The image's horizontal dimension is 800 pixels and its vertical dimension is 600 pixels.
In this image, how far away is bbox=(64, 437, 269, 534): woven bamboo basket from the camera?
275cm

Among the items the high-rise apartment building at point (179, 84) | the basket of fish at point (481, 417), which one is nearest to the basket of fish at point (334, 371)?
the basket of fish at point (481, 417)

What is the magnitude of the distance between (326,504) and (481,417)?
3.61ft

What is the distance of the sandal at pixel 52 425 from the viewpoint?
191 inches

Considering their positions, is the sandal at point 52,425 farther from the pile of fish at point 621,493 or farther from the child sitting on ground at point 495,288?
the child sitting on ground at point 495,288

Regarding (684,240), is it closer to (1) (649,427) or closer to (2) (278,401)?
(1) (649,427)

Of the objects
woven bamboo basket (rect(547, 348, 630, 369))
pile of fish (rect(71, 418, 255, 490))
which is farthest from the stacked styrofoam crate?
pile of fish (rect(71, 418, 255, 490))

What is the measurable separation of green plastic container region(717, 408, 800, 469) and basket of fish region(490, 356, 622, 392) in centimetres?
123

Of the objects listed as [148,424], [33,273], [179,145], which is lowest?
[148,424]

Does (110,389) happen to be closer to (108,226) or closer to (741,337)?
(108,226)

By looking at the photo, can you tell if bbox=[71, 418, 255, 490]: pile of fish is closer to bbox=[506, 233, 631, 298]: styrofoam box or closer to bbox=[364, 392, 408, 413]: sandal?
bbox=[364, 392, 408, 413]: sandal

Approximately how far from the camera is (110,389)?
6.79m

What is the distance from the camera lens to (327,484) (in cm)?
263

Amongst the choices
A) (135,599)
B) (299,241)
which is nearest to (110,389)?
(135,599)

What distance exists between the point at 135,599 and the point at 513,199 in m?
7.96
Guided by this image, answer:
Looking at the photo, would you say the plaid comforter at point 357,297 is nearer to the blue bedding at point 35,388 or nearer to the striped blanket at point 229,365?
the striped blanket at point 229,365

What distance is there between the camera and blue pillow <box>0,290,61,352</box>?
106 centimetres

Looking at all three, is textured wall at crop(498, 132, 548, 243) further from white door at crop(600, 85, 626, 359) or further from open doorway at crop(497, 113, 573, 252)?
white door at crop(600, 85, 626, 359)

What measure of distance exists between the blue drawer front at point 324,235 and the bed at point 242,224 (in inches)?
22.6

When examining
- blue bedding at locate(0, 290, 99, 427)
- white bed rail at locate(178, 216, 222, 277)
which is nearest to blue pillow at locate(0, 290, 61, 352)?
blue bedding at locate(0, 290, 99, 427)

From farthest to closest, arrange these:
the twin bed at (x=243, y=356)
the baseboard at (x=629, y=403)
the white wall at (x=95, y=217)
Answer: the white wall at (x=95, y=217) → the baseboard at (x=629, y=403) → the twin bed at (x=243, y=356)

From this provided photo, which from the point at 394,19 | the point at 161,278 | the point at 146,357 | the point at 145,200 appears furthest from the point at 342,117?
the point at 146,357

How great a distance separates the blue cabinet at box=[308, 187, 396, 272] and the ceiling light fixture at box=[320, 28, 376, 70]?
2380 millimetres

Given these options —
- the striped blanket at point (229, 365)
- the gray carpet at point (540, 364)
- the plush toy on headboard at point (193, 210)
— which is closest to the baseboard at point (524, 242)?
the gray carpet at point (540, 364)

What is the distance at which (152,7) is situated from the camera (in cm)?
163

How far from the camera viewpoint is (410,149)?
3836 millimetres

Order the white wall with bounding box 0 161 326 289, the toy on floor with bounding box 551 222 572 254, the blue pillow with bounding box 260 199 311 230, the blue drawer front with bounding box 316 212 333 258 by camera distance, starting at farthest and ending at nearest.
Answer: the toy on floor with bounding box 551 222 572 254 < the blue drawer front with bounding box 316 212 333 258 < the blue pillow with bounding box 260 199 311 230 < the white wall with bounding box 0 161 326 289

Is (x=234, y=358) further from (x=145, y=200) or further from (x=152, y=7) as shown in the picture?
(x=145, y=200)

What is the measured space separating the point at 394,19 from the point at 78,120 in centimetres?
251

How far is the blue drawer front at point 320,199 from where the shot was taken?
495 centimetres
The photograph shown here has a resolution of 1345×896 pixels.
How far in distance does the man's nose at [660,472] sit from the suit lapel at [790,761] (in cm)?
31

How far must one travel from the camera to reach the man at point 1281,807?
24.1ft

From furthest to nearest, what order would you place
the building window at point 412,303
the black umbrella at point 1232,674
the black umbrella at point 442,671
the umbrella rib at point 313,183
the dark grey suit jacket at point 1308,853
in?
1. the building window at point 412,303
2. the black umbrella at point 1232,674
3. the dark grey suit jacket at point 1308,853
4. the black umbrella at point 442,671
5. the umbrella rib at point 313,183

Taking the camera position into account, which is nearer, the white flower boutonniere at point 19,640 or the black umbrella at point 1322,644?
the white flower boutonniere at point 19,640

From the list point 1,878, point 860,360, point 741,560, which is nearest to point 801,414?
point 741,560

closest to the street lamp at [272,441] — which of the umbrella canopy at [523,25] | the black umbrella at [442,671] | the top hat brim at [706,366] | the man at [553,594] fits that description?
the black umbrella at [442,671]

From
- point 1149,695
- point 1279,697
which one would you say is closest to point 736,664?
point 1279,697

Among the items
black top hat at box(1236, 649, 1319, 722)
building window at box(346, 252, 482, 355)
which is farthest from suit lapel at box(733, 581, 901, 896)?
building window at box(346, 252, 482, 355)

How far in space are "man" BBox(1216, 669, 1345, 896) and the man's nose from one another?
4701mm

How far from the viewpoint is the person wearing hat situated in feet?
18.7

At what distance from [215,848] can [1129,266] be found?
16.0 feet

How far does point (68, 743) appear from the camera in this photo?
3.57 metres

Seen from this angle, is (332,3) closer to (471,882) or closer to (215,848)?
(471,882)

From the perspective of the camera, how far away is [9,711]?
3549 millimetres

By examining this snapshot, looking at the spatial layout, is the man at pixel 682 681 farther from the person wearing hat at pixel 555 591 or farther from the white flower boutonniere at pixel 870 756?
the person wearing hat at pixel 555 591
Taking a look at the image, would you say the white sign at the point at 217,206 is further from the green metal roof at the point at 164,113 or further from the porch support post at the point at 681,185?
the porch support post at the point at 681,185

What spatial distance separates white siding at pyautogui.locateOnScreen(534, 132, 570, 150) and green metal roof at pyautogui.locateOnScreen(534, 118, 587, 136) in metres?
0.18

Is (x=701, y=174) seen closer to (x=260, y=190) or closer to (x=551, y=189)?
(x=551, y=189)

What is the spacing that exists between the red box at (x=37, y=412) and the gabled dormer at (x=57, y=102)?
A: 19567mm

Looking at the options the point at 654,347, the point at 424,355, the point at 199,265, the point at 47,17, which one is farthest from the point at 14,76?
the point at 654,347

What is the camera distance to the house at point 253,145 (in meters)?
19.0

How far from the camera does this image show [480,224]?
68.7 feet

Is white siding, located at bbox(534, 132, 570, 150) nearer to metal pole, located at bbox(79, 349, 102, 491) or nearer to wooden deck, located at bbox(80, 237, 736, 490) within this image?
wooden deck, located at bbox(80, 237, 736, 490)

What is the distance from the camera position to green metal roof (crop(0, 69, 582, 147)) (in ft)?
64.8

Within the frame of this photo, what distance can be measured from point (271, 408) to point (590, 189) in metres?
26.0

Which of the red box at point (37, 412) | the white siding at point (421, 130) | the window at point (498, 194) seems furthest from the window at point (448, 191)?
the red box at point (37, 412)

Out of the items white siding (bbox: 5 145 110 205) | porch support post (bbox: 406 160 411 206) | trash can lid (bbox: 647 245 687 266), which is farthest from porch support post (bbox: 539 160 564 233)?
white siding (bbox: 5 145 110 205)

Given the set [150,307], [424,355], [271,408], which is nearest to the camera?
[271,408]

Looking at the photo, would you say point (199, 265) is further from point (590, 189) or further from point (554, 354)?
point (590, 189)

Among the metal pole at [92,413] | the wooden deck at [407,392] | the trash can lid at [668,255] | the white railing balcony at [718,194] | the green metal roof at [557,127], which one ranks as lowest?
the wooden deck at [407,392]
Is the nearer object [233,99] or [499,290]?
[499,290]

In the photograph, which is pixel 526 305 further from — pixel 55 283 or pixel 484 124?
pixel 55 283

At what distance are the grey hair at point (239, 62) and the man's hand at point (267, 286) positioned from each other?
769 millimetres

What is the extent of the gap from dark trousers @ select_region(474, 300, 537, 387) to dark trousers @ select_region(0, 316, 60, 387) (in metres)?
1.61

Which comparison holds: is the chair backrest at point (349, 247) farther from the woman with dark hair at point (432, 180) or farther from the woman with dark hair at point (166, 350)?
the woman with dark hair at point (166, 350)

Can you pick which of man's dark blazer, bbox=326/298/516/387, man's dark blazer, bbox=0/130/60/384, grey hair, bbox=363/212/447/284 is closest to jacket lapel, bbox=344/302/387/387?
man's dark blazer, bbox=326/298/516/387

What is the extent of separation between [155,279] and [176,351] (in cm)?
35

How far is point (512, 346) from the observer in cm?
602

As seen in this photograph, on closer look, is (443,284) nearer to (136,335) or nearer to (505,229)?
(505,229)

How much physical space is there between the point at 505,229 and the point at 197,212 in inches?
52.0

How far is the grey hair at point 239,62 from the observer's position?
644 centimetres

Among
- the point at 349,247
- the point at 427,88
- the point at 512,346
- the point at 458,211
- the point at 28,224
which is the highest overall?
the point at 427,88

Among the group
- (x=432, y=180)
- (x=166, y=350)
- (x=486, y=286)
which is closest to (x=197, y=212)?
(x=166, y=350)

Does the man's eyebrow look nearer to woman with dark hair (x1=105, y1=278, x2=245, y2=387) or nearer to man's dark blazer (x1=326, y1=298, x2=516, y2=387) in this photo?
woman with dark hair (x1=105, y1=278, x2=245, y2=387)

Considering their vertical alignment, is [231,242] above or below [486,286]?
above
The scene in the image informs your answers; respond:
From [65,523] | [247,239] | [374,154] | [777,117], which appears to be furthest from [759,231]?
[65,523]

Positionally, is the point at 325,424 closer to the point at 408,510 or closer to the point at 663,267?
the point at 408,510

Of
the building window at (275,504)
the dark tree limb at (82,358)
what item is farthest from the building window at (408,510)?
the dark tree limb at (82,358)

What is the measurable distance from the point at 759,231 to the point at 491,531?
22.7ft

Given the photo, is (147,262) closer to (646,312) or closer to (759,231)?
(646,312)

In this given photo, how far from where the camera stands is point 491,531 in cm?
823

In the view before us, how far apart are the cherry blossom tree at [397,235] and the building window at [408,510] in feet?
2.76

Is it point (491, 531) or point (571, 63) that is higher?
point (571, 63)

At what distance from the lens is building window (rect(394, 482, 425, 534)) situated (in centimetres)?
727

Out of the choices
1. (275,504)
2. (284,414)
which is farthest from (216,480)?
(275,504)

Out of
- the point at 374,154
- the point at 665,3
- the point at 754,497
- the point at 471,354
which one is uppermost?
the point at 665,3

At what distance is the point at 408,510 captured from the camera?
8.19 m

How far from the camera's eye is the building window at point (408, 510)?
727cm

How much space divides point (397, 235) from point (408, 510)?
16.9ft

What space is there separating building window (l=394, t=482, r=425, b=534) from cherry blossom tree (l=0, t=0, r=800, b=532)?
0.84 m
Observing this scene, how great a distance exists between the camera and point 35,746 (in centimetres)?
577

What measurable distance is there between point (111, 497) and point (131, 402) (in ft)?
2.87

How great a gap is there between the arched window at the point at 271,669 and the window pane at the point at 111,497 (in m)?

——————————

- _Prompt_
Please edit the records in the stretch from the line containing "Given these options —" through the line containing "3836 millimetres": replace "closest" with "nearest", keep everything else unchanged, and return only those lines.

- _Output of the task_
Given these options —
- the striped blanket at point (229, 365)
- the gray carpet at point (540, 364)
- the plush toy on headboard at point (193, 210)
— which is nearest to the baseboard at point (524, 242)?
the gray carpet at point (540, 364)

What is the distance at which (152,7) is situated from the camera (in cm)?
163

How far from the camera viewpoint is (410,149)?
3836 millimetres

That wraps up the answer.